▸ **Requirements**:
- 1) According to the passage on Boulder transportation and parking, how many parking spaces does Donald Shoup recommend leaving vacant on each block?
- 2) Reproduce word for word the part of the passage on Boulder transportation and parking starting with "Another transportation tactic" and going on through "been the case.".

▸ **Extract to read**:

If Boulder seeks to be transformative with transportation—that is, if the city seeks to significantly shift car trips to walking, bicycling and transit trips (rather than the relatively modest shifts the city has achieved in the past)—it must recognize that it is NOT about providing more bike paths, sidewalks, or transit service. It is about taking away road and parking space from cars, and taking away subsidies for car travel.

Another transportation tactic Boulder should pursue to achieve a better destiny is to unbundle the price of parking from the price of housing. People who own less (or no) cars should have the choice of opting for more affordable housing—housing that does not include the very expensive cost of provided parking. Currently, little or no housing in Boulder provides the buyer or renter the option of having lower cost housing payments by choosing not to pay for parking. Particularly in a place like Boulder, where land values are so high, even housing intended to be relatively affordable is more costly than it needs to be because the land needed for parking adds a large cost to the housing price. Indeed, by requiring the home buyer or renter to pay more for parking, bundled parking price creates a financial incentive for owning and using more cars than would have otherwise been the case.

Boulder should also strive to provide parking more efficiently by pricing more parking. Too much parking in Boulder is both abundant and free. Less parking would be needed in the city (which would make the city more affordable, by the way) if it were efficiently priced. Donald Shoup recommends, for example, that parking meters be priced to ensure that in general, 2 or 3 parking spaces will be vacant on each block.

Efficient parking methods that could be used more often in Boulder include allowing shops and offices and churches to share their parking. This opportunity is particularly available when different land uses (say churches and shops) don’t share the same hours of operation. Again, sharing more parking reduces the amount of parking needed in the city, which makes the city more compact, walkable, enjoyable and active.

Like shared parking, leased parking allows for a reduction in parking needed. If Boulder, for example, owns a parking garage, some of the spaces can be leased to nearby offices, shops, or housing so that those particular land uses do not need to create their own parking.

Finally, a relatively easy and quick way for Boulder to beneficially reform and make more efficient its parking is to revise its parking regulations so that “minimum parking” is converted to “MAXIMUM parking.” Minimum parking rules, required throughout Boulder, are the conventional and increasingly outmoded way to regulate parking. They tell the developer that at least “X” amount of parking spaces must be provided for every “Y” square feet of building. This rule almost always requires the developer to provide excessive, very expensive parking, in large part because it is based on “worst case scenario” parking “needs.” That is, sufficient parking must be provided so that there will be enough on the busiest single day of the year (often the weekend after Thanksgiving). Such a provision means that for the other 364 days of the year, a large number of parking spaces sit empty, a very costly proposition.

In contrast, maximum parking rules tell the developer that there is an upper limit to the number of spaces that can be provided. This works much better for the community and the business because the business is better able to choose how much parking it needs and can finance. Since financial institutions that provide financing for new developments typically require the developer to provide the conventional (read: excessive) amounts of parking as a condition for obtaining a development loan, the big danger for communities in nearly all cases is that TOO MUCH parking will be provided rather than too little. The result of setting “maximum” instead of “minimum” parking rules is that excessive, worst case scenario parking developments become much more rare.

▸ **Provided data**:
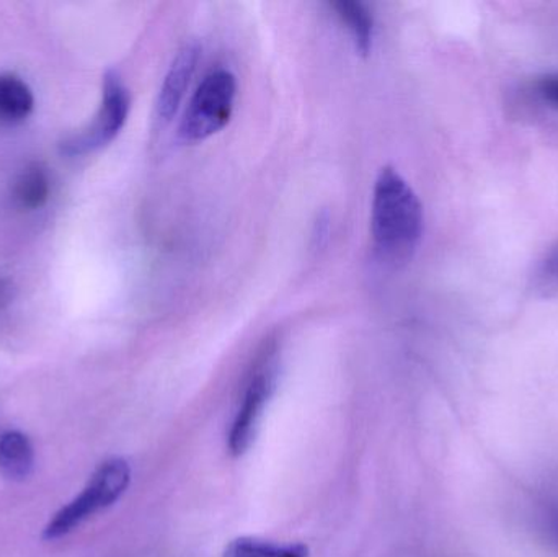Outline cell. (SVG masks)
Segmentation results:
<instances>
[{"mask_svg": "<svg viewBox=\"0 0 558 557\" xmlns=\"http://www.w3.org/2000/svg\"><path fill=\"white\" fill-rule=\"evenodd\" d=\"M199 55H202V48L198 43L192 41L186 43L173 59L172 65L163 78L159 101H157V111L163 120H170L179 110L180 104L185 98L186 88L190 87V82L195 74Z\"/></svg>", "mask_w": 558, "mask_h": 557, "instance_id": "obj_6", "label": "cell"}, {"mask_svg": "<svg viewBox=\"0 0 558 557\" xmlns=\"http://www.w3.org/2000/svg\"><path fill=\"white\" fill-rule=\"evenodd\" d=\"M238 85L226 69L209 72L193 94L182 121L180 136L189 143H199L221 131L234 111Z\"/></svg>", "mask_w": 558, "mask_h": 557, "instance_id": "obj_3", "label": "cell"}, {"mask_svg": "<svg viewBox=\"0 0 558 557\" xmlns=\"http://www.w3.org/2000/svg\"><path fill=\"white\" fill-rule=\"evenodd\" d=\"M131 483V468L123 458L105 461L92 474L90 481L74 500L62 507L46 525L43 538L54 542L74 532L95 513L108 509L121 499Z\"/></svg>", "mask_w": 558, "mask_h": 557, "instance_id": "obj_2", "label": "cell"}, {"mask_svg": "<svg viewBox=\"0 0 558 557\" xmlns=\"http://www.w3.org/2000/svg\"><path fill=\"white\" fill-rule=\"evenodd\" d=\"M130 92L114 71H108L104 78V98L94 121L81 133L68 137L61 144L68 156L94 153L110 144L123 130L130 114Z\"/></svg>", "mask_w": 558, "mask_h": 557, "instance_id": "obj_4", "label": "cell"}, {"mask_svg": "<svg viewBox=\"0 0 558 557\" xmlns=\"http://www.w3.org/2000/svg\"><path fill=\"white\" fill-rule=\"evenodd\" d=\"M534 287L543 293L558 291V244L546 252L536 270H534Z\"/></svg>", "mask_w": 558, "mask_h": 557, "instance_id": "obj_12", "label": "cell"}, {"mask_svg": "<svg viewBox=\"0 0 558 557\" xmlns=\"http://www.w3.org/2000/svg\"><path fill=\"white\" fill-rule=\"evenodd\" d=\"M531 94L547 107L558 110V74L544 75L531 84Z\"/></svg>", "mask_w": 558, "mask_h": 557, "instance_id": "obj_13", "label": "cell"}, {"mask_svg": "<svg viewBox=\"0 0 558 557\" xmlns=\"http://www.w3.org/2000/svg\"><path fill=\"white\" fill-rule=\"evenodd\" d=\"M423 226V206L409 182L392 167L380 170L371 206L377 254L390 264H405L422 241Z\"/></svg>", "mask_w": 558, "mask_h": 557, "instance_id": "obj_1", "label": "cell"}, {"mask_svg": "<svg viewBox=\"0 0 558 557\" xmlns=\"http://www.w3.org/2000/svg\"><path fill=\"white\" fill-rule=\"evenodd\" d=\"M35 468V450L23 432L0 435V474L12 483H22Z\"/></svg>", "mask_w": 558, "mask_h": 557, "instance_id": "obj_7", "label": "cell"}, {"mask_svg": "<svg viewBox=\"0 0 558 557\" xmlns=\"http://www.w3.org/2000/svg\"><path fill=\"white\" fill-rule=\"evenodd\" d=\"M307 546L301 543H275L242 536L226 548L225 557H307Z\"/></svg>", "mask_w": 558, "mask_h": 557, "instance_id": "obj_11", "label": "cell"}, {"mask_svg": "<svg viewBox=\"0 0 558 557\" xmlns=\"http://www.w3.org/2000/svg\"><path fill=\"white\" fill-rule=\"evenodd\" d=\"M51 183L48 172L39 164L25 167L13 182L12 196L16 205L26 211H35L48 203Z\"/></svg>", "mask_w": 558, "mask_h": 557, "instance_id": "obj_9", "label": "cell"}, {"mask_svg": "<svg viewBox=\"0 0 558 557\" xmlns=\"http://www.w3.org/2000/svg\"><path fill=\"white\" fill-rule=\"evenodd\" d=\"M35 97L25 81L0 74V123H20L32 114Z\"/></svg>", "mask_w": 558, "mask_h": 557, "instance_id": "obj_8", "label": "cell"}, {"mask_svg": "<svg viewBox=\"0 0 558 557\" xmlns=\"http://www.w3.org/2000/svg\"><path fill=\"white\" fill-rule=\"evenodd\" d=\"M333 9L337 10V15L353 36L357 51L361 55H369L374 38V20L369 9L364 3L354 2V0H341V2L333 3Z\"/></svg>", "mask_w": 558, "mask_h": 557, "instance_id": "obj_10", "label": "cell"}, {"mask_svg": "<svg viewBox=\"0 0 558 557\" xmlns=\"http://www.w3.org/2000/svg\"><path fill=\"white\" fill-rule=\"evenodd\" d=\"M277 355L268 352L248 382L241 408L229 432V451L234 457H241L254 444L262 415L277 388Z\"/></svg>", "mask_w": 558, "mask_h": 557, "instance_id": "obj_5", "label": "cell"}]
</instances>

▸ **Correct answers**:
- 1) Two or three spaces.

- 2)
Another transportation tactic Boulder should pursue to achieve a better destiny is to unbundle the price of parking from the price of housing. People who own less (or no) cars should have the choice of opting for more affordable housing—housing that does not include the very expensive cost of provided parking. Currently, little or no housing in Boulder provides the buyer or renter the option of having lower cost housing payments by choosing not to pay for parking. Particularly in a place like Boulder, where land values are so high, even housing intended to be relatively affordable is more costly than it needs to be because the land needed for parking adds a large cost to the housing price. Indeed, by requiring the home buyer or renter to pay more for parking, bundled parking price creates a financial incentive for owning and using more cars than would have otherwise been the case.